Stated task 1: Can you repeat the collection entries from their first line through the line containing "311L271 338L276 345H303L332", both ends included, and leave the pictures out?

Source excerpt:
********************

I have no insight into what their financial arrangement is.
 
I have no insight into what their financial arrangement is.
OK. Since you called him your old friend and the owner of 'Ohana's, I thought maybe you did know their arrangement. Their website says:
ohana.jpg

He told me once that the restaurant Rastas was founded in the 1970s when there were only 6,000 people living in Cozumel, so, I guess he can exaggerate things at times. When I told him Rasta's didn't open until the late 1980s and there were over 30,000 people living here then, he didn't believe it.
 
My first excursion around the island was in 1978, but I do not remember if Bob's Marley Bar was there or not at the time. I do remember The Naked Turtle (more recently Playa Bonita, now defunct and slowly collapsing into the sea) and El Mirador from that trip. I'm pretty sure that Angela's family owns the land where Rasta's is, but I can't comment on the veracity of what Mateo says about it.

********************

Collection entries:
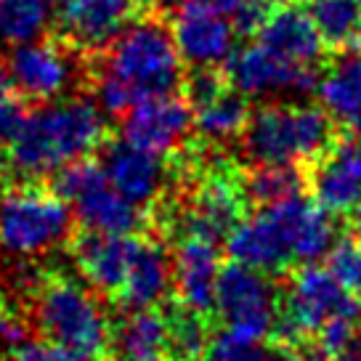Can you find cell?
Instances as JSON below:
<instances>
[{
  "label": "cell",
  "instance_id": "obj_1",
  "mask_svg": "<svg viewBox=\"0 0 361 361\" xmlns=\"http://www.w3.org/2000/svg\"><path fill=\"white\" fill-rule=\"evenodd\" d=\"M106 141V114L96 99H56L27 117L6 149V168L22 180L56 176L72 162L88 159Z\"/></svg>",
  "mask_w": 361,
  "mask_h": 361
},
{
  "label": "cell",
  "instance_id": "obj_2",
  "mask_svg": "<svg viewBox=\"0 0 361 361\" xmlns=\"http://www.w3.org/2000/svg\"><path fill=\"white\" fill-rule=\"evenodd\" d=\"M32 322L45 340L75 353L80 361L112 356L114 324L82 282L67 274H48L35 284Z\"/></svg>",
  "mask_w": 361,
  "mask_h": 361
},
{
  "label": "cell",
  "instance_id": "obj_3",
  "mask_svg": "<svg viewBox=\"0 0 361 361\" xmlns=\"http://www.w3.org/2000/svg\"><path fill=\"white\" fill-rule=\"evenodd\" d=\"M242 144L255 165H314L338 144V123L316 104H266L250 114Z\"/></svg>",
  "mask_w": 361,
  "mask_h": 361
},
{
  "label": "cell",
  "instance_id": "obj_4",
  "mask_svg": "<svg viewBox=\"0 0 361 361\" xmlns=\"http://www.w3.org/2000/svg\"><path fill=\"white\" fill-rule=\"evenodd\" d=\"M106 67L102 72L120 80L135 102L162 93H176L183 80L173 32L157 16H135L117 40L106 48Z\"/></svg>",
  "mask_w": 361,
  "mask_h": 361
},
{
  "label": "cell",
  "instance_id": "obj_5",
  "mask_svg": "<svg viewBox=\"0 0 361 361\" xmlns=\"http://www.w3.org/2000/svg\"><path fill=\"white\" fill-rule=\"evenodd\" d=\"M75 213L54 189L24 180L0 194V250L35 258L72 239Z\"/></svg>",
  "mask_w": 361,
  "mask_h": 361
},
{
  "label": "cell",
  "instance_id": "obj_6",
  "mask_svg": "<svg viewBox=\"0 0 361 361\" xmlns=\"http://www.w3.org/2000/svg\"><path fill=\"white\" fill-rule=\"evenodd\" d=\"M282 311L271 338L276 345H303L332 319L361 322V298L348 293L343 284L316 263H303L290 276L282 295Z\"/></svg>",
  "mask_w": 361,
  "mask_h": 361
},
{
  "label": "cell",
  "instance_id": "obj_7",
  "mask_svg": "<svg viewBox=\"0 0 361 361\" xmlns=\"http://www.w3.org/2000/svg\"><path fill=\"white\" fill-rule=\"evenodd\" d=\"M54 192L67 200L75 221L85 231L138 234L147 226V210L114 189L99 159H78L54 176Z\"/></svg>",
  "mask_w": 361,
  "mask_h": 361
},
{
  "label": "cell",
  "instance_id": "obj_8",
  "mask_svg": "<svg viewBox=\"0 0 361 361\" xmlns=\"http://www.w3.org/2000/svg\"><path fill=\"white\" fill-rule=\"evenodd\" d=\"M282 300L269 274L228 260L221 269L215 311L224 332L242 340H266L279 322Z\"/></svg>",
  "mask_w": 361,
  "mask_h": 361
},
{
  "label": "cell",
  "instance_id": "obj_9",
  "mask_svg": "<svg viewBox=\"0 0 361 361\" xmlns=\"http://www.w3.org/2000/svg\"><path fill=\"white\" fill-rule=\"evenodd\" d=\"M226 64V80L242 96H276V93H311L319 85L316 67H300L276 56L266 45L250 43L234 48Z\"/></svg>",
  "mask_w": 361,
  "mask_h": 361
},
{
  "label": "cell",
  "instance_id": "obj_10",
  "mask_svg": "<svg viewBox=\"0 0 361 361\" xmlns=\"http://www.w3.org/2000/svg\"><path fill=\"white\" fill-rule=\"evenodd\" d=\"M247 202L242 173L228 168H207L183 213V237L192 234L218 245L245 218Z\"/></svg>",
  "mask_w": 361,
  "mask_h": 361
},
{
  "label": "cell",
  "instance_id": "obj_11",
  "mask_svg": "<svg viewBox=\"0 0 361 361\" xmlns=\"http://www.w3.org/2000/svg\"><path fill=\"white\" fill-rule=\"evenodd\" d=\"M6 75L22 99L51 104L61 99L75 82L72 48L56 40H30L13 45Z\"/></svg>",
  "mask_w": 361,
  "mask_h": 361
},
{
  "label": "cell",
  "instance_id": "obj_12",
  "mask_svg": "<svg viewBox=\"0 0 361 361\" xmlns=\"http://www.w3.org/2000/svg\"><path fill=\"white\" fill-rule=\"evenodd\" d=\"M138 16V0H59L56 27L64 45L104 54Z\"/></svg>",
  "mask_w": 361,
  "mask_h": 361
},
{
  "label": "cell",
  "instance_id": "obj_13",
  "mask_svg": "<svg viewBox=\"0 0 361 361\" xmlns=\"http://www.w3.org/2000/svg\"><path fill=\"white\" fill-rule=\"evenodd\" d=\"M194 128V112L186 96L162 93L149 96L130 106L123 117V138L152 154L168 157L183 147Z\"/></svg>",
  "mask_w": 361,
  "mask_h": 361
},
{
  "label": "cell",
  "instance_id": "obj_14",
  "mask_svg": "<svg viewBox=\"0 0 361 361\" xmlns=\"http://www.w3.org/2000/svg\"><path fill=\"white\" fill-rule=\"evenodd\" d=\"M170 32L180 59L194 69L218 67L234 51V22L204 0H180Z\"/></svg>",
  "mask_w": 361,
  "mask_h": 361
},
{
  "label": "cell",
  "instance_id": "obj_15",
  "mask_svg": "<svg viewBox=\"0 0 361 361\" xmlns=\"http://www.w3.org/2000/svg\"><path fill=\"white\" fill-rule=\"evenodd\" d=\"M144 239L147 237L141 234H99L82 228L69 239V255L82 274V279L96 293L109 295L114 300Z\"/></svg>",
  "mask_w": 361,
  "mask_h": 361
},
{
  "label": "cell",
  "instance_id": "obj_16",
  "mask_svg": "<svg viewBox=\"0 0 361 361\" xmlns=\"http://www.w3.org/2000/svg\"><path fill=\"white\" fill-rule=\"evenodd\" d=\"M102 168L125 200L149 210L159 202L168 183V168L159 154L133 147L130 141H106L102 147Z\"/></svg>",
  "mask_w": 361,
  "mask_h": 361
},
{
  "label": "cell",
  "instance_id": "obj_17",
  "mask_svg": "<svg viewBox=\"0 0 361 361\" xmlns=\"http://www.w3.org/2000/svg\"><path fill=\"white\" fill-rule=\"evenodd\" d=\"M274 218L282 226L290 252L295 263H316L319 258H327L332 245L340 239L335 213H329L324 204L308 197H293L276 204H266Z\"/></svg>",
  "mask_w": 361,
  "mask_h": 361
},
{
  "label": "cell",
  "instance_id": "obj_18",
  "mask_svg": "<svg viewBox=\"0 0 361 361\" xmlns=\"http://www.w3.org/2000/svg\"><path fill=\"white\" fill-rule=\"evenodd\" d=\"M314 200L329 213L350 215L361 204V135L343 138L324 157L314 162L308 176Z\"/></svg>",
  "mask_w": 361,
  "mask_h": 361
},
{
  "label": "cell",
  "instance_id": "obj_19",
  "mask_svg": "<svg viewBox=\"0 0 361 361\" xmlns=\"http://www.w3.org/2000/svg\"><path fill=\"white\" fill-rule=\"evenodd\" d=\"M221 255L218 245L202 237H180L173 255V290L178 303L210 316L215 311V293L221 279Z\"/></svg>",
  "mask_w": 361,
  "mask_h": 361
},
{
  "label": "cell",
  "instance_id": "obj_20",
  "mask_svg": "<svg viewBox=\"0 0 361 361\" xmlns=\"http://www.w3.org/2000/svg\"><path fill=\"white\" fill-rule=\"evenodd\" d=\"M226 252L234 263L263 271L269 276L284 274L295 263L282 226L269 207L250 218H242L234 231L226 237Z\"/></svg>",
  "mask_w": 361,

********************

Stated task 2: Could you reproduce the Cozumel restaurant post word for word between "He told me once" and "says about it.", inclusive?

Complete answer 1:
Can you find cell?
Instances as JSON below:
<instances>
[{
  "label": "cell",
  "instance_id": "obj_1",
  "mask_svg": "<svg viewBox=\"0 0 361 361\" xmlns=\"http://www.w3.org/2000/svg\"><path fill=\"white\" fill-rule=\"evenodd\" d=\"M106 141V114L96 99H56L27 117L6 149V168L22 180L56 176L72 162L88 159Z\"/></svg>",
  "mask_w": 361,
  "mask_h": 361
},
{
  "label": "cell",
  "instance_id": "obj_2",
  "mask_svg": "<svg viewBox=\"0 0 361 361\" xmlns=\"http://www.w3.org/2000/svg\"><path fill=\"white\" fill-rule=\"evenodd\" d=\"M32 322L45 340L75 353L80 361L112 356L114 324L82 282L67 274H48L35 284Z\"/></svg>",
  "mask_w": 361,
  "mask_h": 361
},
{
  "label": "cell",
  "instance_id": "obj_3",
  "mask_svg": "<svg viewBox=\"0 0 361 361\" xmlns=\"http://www.w3.org/2000/svg\"><path fill=\"white\" fill-rule=\"evenodd\" d=\"M242 144L255 165H314L338 144V123L316 104H266L250 114Z\"/></svg>",
  "mask_w": 361,
  "mask_h": 361
},
{
  "label": "cell",
  "instance_id": "obj_4",
  "mask_svg": "<svg viewBox=\"0 0 361 361\" xmlns=\"http://www.w3.org/2000/svg\"><path fill=\"white\" fill-rule=\"evenodd\" d=\"M106 67L102 72L120 80L135 102L162 93H176L183 80L173 32L157 16H135L117 40L106 48Z\"/></svg>",
  "mask_w": 361,
  "mask_h": 361
},
{
  "label": "cell",
  "instance_id": "obj_5",
  "mask_svg": "<svg viewBox=\"0 0 361 361\" xmlns=\"http://www.w3.org/2000/svg\"><path fill=\"white\" fill-rule=\"evenodd\" d=\"M75 213L54 189L24 180L0 194V250L35 258L72 239Z\"/></svg>",
  "mask_w": 361,
  "mask_h": 361
},
{
  "label": "cell",
  "instance_id": "obj_6",
  "mask_svg": "<svg viewBox=\"0 0 361 361\" xmlns=\"http://www.w3.org/2000/svg\"><path fill=\"white\" fill-rule=\"evenodd\" d=\"M282 311L271 338L276 345H303L332 319L361 322V298L348 293L343 284L316 263H303L290 276L282 295Z\"/></svg>",

Complete answer 2:
He told me once that the restaurant Rastas was founded in the 1970s when there were only 6,000 people living in Cozumel, so, I guess he can exaggerate things at times. When I told him Rasta's didn't open until the late 1980s and there were over 30,000 people living here then, he didn't believe it.
 
My first excursion around the island was in 1978, but I do not remember if Bob's Marley Bar was there or not at the time. I do remember The Naked Turtle (more recently Playa Bonita, now defunct and slowly collapsing into the sea) and El Mirador from that trip. I'm pretty sure that Angela's family owns the land where Rasta's is, but I can't comment on the veracity of what Mateo says about it.